◆ TEXT FOR ANALYSIS:
+-------+
I am a husband, father, minister, and writer.

What Was This Like For You?

What was this like for you? I ask this question all the time.

I ask this to lift up what’s been said in the presence of a person, to hear it, and to notice it. This question is one way I process my process when I spend time with people.

It’s come up in how I think about ending meetings where someone has said things they wouldn’t generally say. It’s my way of spending a few minutes before a class, group, session ends to review and re-see what’s happened. I find myself asking, “What was this like for you?”

There are other versions of this question. There are a few reasons why I ask this, reasons underneath my comments above. It’s important for me to walk away knowing how this conversation, this meeting, or this moment was from your perspective. It’s important for me to change and adapt so the next one can be more hospitable.

Spirit Island

Making decisions when you’re under assault is a bad idea, especially if the decisions have anything to do with what’s assaulting you. To decide, you need the wind and wisdom of all your feelings, not just the ones pressing into you when you’re hurt or in trouble or when your personhood is called into question.

Decisions aren’t what you need. You need safety. You need repose. You need a harbor that you can attach yourself to in order to remain attached to the self that is you.

What you need to visit your spirit island. I learned this name when I was in Minneapolis for a conference. I was walking across a long, wide bridge, occasionally reading the descriptions of what I was seeing. I was struck by a brief description of a Lakota island, “Spirit Island,” and I knew that this place would be with me for a while.

Spirit Island was made of rock, was a nesting location for birds and a spiritually significant place for native people. One description I read said that it had no soil. It was removed in the 1960s when St. Anthony Lock and Dam were built.
+-------+
◆ LISTED ENTRIES:
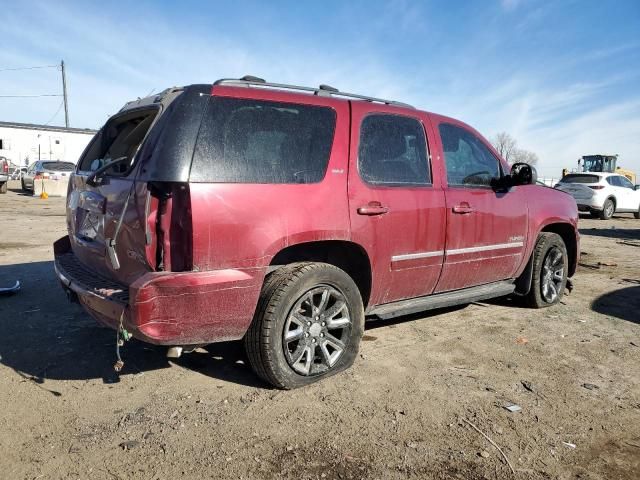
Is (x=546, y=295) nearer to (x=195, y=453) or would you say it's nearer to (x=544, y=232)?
(x=544, y=232)

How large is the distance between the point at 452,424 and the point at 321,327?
1.01m

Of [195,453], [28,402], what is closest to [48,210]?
[28,402]

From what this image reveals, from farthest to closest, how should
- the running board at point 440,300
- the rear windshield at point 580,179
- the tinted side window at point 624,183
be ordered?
the tinted side window at point 624,183 → the rear windshield at point 580,179 → the running board at point 440,300

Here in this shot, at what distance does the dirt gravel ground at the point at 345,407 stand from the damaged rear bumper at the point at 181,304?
50 cm

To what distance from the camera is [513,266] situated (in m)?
4.92

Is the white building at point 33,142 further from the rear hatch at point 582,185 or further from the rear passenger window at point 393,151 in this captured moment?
the rear passenger window at point 393,151

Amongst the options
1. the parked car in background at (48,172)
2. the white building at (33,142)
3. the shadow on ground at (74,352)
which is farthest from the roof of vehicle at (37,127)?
the shadow on ground at (74,352)

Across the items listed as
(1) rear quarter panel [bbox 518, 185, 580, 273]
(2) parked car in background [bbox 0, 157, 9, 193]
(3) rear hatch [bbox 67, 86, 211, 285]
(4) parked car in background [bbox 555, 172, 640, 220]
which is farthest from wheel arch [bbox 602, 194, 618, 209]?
(2) parked car in background [bbox 0, 157, 9, 193]

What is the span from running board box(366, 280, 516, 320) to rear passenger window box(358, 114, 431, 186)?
0.94 m

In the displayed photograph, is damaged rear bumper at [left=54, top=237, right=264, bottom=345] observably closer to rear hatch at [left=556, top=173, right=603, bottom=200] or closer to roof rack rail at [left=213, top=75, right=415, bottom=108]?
roof rack rail at [left=213, top=75, right=415, bottom=108]

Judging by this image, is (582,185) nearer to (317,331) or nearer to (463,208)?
(463,208)

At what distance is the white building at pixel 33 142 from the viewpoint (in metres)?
46.3

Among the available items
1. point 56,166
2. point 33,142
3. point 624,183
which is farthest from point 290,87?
point 33,142

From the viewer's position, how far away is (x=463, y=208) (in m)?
4.20
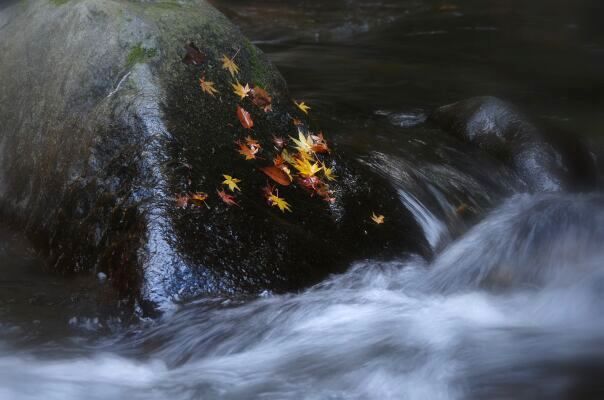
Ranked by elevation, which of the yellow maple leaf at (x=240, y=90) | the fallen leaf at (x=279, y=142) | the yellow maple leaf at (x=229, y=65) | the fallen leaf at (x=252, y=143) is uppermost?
the yellow maple leaf at (x=229, y=65)

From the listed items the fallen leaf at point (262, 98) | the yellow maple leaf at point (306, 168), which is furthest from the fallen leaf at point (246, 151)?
the fallen leaf at point (262, 98)

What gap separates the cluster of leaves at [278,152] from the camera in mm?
4055

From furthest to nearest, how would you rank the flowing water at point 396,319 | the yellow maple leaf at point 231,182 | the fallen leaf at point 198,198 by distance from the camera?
the yellow maple leaf at point 231,182 < the fallen leaf at point 198,198 < the flowing water at point 396,319

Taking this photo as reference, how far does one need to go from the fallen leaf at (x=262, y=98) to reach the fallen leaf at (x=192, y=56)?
0.38 m

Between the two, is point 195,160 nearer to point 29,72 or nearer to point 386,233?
point 386,233

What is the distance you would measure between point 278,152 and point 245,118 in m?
0.28

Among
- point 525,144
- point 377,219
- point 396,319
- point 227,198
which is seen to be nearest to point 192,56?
point 227,198

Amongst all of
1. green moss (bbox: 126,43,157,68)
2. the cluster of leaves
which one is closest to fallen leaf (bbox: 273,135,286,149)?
the cluster of leaves

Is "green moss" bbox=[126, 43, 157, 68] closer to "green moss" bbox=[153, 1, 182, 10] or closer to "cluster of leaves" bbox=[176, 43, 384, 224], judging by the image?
"cluster of leaves" bbox=[176, 43, 384, 224]

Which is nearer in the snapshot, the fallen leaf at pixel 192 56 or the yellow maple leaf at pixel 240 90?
the fallen leaf at pixel 192 56

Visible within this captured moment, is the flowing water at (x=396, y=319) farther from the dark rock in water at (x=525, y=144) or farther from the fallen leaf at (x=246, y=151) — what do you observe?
the fallen leaf at (x=246, y=151)

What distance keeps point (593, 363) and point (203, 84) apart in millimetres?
2574

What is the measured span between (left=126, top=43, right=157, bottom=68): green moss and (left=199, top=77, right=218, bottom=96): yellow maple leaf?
0.31 m

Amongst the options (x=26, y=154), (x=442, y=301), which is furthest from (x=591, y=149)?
(x=26, y=154)
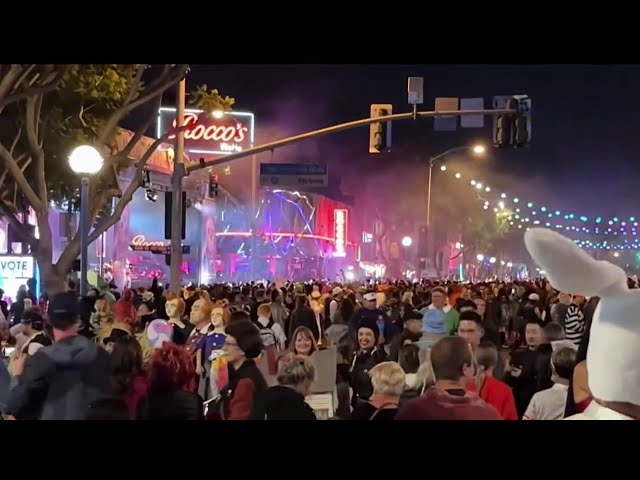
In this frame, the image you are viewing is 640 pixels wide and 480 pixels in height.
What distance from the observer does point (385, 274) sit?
62.8 m

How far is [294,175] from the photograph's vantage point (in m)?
19.8

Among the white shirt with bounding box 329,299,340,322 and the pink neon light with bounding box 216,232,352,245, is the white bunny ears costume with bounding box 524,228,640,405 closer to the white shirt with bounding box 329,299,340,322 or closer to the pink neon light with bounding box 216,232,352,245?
the white shirt with bounding box 329,299,340,322

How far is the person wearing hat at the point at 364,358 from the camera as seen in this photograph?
8031 mm

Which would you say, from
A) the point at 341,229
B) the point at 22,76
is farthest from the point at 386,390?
the point at 341,229

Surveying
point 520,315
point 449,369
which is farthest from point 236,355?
point 520,315

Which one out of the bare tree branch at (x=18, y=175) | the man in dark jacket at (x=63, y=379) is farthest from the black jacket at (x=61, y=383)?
the bare tree branch at (x=18, y=175)

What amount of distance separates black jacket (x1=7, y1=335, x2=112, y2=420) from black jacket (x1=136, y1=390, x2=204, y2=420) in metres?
0.53

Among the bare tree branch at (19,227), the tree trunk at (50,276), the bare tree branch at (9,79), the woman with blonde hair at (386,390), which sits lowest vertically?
the woman with blonde hair at (386,390)

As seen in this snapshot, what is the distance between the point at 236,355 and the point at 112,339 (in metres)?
1.45

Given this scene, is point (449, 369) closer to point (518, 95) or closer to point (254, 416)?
point (254, 416)

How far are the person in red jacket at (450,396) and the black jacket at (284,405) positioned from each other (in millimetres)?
757

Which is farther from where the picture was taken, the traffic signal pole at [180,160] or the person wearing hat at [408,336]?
the traffic signal pole at [180,160]

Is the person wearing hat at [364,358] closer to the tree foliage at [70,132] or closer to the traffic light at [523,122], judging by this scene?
the traffic light at [523,122]

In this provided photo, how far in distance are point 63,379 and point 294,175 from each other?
13.8 m
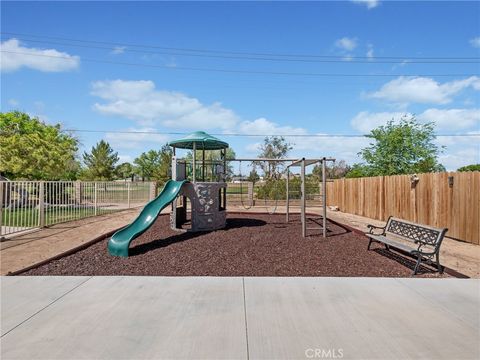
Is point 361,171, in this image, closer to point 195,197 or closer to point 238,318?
point 195,197

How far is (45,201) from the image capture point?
11.2 metres

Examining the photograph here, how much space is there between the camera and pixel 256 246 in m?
7.83

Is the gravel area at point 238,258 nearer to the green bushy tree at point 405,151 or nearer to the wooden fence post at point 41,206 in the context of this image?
the wooden fence post at point 41,206

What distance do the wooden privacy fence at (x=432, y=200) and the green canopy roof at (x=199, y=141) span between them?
+-------+
◆ USING THE INFORMATION:
1. Reproduce the essay word for word from "What you need to" to "for a while.".
2. In one to three sentences, explain why the essay's writer asks "What was this like for you?"

◆ TASK-BY-TASK SOLUTIONS:
1.
What you need to visit your spirit island. I learned this name when I was in Minneapolis for a conference. I was walking across a long, wide bridge, occasionally reading the descriptions of what I was seeing. I was struck by a brief description of a Lakota island, “Spirit Island,” and I knew that this place would be with me for a while.

2. The writer needs to leave knowing how the conversation, meeting, or moment felt from the other person's point of view. The writer also wants to change and adapt so the next one can be more hospitable.